Abstract

ObjectiveTo evaluate the responsiveness, and concurrent validity of the Musculoskeletal Health Questionnaire (MSK-HQ) in UK primary care patients with common musculoskeletal (MSK) pain presentations. MethodsA secondary analysis of a primary care pilot randomised trial (STarT MSK) was performed. In 524 people consulting with back, neck, shoulder, knee, or multi-site pain, the following were recorded at 0/6 months: MSK-HQ, EQ-5D-5L, Roland-Morris Disability Questionnaire (RMDQ; back pain), Neck Disability Index (NDI), Shoulder Pain and Disability Index (SPADI), Knee Injury and Outcome Score (KOOS), Short-Form-12 (SF-12; multisite pain). At 6-months, patients self-rated their global change in MSK condition, from -5 (“very much worse”) to +5 (“completely recovered”). Receiver operating characteristic curves evaluated abilities of 6-month changes in each patient reported outcome measure (PROM) to discriminate between patients improving/not improving on global change scores, with Minimal Clinically Important Differences (MCID) calculated.
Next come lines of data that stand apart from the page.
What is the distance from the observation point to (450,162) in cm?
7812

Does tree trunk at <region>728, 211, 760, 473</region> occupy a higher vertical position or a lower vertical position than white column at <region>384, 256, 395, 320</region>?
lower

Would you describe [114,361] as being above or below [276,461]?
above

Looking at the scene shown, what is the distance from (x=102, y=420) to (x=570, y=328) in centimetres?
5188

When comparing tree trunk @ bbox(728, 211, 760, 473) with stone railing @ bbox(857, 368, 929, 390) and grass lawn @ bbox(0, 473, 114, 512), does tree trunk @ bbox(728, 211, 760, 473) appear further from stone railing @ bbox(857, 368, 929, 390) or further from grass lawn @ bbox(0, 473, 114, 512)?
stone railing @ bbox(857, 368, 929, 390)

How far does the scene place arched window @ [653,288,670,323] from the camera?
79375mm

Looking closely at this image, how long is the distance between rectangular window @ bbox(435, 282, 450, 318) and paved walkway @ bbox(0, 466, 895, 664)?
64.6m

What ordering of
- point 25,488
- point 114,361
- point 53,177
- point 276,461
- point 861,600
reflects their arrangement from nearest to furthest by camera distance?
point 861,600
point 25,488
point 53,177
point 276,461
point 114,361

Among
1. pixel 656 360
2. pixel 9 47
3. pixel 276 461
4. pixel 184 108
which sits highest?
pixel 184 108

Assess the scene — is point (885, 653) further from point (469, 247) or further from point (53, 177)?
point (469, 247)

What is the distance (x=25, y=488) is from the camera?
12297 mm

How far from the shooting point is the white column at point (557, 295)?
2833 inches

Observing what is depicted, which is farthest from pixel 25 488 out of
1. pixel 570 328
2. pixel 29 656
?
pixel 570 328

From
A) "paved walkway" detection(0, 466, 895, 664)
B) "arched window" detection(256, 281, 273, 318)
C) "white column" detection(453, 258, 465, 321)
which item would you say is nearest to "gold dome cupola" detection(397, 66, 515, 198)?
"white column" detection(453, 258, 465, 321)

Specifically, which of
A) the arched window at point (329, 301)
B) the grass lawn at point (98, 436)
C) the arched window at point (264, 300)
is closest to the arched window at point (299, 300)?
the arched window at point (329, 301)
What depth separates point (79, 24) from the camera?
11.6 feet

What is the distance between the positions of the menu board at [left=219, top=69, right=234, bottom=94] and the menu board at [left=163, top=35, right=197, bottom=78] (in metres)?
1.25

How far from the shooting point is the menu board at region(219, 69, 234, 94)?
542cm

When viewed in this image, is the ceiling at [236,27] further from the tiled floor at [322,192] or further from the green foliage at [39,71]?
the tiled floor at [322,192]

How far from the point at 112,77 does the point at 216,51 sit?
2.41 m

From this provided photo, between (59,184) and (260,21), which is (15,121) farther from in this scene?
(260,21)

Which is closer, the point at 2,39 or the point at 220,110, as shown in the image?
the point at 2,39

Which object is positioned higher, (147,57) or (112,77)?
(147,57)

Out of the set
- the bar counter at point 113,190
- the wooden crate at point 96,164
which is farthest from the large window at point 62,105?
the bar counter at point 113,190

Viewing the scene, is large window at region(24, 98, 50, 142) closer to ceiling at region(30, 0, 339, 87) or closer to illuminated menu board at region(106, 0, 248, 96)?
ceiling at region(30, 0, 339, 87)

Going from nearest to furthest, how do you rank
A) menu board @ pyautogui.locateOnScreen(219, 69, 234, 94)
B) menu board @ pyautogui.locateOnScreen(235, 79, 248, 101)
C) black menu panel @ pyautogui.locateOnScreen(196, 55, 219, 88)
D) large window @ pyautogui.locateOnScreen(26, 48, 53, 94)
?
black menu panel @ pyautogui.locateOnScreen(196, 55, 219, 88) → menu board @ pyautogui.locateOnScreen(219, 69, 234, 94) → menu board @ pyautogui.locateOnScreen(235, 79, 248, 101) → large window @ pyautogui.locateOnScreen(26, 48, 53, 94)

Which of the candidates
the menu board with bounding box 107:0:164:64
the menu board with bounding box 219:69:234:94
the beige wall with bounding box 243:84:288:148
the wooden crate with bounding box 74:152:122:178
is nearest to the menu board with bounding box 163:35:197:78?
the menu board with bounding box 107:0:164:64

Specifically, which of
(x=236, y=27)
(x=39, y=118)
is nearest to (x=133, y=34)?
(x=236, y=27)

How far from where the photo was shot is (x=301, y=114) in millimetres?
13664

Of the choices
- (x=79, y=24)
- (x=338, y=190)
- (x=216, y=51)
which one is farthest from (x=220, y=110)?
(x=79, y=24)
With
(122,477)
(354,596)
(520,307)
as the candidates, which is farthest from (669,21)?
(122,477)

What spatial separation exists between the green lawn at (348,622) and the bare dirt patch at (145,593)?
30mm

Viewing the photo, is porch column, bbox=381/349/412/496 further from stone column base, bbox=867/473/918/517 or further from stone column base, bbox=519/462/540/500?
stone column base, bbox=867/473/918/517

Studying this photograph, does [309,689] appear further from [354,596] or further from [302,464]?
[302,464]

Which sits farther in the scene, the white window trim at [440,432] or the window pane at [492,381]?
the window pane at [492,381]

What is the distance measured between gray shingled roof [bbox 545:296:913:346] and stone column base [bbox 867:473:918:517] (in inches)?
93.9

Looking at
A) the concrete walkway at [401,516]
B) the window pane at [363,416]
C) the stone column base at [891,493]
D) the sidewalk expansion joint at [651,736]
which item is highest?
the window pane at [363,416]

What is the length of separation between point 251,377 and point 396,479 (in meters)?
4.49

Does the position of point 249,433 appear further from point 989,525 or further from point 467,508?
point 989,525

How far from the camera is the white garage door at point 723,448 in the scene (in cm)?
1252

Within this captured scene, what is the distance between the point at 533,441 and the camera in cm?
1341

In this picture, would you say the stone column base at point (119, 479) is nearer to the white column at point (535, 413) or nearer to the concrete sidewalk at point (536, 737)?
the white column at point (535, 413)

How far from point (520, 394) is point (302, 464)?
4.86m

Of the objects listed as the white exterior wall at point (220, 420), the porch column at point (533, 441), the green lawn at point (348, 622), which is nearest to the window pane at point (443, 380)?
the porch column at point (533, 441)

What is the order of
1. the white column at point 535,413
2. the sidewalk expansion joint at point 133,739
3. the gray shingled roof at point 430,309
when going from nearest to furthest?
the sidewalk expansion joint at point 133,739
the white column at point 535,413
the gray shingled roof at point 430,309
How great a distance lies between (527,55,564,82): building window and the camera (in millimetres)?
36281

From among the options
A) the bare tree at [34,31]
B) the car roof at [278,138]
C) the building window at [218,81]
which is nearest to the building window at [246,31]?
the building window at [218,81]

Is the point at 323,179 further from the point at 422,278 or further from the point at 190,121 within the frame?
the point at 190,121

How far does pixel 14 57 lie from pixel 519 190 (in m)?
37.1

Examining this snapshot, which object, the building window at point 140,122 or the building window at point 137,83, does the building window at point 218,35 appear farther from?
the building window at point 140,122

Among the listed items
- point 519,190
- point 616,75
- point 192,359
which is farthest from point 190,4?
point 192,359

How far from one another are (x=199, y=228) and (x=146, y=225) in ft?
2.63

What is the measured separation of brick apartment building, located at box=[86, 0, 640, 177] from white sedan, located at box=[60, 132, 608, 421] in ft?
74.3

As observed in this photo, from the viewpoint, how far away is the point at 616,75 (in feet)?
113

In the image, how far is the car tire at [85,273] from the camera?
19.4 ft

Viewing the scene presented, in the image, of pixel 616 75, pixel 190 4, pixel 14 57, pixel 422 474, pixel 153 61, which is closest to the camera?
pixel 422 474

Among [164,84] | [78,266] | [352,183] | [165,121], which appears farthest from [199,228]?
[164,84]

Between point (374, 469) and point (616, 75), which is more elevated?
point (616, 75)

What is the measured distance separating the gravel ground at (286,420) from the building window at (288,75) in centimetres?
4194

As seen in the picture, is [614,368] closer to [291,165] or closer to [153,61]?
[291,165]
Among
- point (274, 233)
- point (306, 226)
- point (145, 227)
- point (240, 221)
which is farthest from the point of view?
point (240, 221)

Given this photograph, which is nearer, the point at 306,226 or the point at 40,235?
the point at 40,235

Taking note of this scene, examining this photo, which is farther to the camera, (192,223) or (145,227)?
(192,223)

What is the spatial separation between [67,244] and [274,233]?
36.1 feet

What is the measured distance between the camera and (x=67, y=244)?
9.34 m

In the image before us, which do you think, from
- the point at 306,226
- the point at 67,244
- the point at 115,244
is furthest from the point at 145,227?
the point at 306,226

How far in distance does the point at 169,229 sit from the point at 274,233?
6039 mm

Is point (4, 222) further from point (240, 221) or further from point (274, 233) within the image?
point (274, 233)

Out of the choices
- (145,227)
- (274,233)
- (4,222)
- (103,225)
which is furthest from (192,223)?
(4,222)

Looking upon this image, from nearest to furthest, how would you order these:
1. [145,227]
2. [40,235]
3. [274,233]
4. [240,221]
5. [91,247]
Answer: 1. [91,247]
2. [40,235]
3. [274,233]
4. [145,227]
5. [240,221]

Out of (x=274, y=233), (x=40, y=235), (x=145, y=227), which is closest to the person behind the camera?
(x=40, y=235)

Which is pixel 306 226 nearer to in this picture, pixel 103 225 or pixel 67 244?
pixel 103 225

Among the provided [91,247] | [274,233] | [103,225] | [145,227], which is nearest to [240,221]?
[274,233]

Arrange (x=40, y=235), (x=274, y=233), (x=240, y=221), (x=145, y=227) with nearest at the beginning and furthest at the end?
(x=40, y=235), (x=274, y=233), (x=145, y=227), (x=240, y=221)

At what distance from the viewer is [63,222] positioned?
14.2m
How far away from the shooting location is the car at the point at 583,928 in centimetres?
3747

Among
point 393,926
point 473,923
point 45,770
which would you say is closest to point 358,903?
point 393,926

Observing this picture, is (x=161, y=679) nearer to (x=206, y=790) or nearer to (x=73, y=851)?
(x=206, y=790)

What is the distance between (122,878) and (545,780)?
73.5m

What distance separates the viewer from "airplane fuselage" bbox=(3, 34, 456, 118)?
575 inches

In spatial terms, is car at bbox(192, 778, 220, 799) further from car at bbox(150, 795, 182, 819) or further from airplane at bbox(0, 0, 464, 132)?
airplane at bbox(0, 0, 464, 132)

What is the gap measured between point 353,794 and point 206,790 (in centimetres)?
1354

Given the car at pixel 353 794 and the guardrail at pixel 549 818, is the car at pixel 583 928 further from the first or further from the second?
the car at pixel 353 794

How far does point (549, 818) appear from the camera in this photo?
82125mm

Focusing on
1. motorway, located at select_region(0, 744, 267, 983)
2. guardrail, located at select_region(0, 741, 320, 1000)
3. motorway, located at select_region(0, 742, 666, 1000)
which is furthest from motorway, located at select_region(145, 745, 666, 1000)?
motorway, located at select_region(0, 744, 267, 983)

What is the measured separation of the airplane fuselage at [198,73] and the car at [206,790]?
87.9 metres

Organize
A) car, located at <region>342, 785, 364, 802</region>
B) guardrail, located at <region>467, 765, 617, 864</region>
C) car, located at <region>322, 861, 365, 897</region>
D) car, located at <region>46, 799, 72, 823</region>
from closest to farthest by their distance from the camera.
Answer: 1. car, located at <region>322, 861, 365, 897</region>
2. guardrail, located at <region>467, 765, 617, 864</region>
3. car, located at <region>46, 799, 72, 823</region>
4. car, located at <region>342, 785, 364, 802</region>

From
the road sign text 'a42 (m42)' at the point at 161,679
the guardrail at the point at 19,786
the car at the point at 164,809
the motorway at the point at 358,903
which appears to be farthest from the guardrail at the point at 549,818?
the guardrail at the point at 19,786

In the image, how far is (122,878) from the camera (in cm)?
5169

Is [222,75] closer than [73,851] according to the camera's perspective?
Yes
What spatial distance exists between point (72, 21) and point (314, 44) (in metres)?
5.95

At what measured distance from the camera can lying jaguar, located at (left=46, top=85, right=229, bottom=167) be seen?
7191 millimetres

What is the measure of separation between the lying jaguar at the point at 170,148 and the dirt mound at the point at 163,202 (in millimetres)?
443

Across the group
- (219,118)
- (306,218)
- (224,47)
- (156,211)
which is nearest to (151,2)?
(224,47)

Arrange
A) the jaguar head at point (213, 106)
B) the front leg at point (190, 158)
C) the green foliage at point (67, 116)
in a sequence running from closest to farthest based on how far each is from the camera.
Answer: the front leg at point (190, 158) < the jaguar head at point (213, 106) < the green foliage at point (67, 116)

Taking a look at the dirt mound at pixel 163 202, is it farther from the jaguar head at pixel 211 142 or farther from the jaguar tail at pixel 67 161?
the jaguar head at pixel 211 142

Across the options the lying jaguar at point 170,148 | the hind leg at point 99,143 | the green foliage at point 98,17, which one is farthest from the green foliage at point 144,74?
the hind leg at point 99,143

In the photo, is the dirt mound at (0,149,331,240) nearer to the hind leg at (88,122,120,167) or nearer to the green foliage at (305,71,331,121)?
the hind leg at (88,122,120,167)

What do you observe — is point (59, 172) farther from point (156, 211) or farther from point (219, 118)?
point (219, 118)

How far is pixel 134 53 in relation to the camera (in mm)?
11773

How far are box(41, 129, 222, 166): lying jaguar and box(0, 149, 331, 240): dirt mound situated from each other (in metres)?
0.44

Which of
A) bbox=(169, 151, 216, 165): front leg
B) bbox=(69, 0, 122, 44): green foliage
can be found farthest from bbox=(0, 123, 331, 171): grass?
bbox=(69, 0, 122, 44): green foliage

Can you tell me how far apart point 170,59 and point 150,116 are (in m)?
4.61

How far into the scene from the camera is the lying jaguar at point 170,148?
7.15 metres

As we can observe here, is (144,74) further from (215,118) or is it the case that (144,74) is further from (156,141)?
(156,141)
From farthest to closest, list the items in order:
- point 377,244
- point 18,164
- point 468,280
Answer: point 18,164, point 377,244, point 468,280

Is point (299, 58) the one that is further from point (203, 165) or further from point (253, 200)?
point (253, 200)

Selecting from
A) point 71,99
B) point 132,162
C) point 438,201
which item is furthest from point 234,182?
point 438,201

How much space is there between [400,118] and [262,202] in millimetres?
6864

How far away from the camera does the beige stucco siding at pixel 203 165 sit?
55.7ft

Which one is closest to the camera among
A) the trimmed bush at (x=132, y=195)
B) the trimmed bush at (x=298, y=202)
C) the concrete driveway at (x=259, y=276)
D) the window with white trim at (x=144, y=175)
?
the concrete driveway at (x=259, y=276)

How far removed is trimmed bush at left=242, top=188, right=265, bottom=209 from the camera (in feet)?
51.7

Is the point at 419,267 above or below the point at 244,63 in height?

ResultsThe MSK-HQ had a good ability to discriminate between MSK pain patients reporting global improvement vs. no improvement (area under the curve [AUC] 0.81; 95% CI 0.78, 0.85). Its discriminative ability was higher than the EQ-5D-5L (AUC 0.68; 95% CI 0.62, 0.73) and similar to site-specific PROMs. The MCID for the 6-month change in MSK-HQ was 5.5. The MSK-HQ had strong correlations with all PROMs, except SF-12 scores. ConclusionIn primary care patients with common MSK pain presentations, the MSK-HQ was as good as existing pain-site specific PROMs at identifying people reporting global improvements in their MSK condition, and was better than the EQ-5D-5L.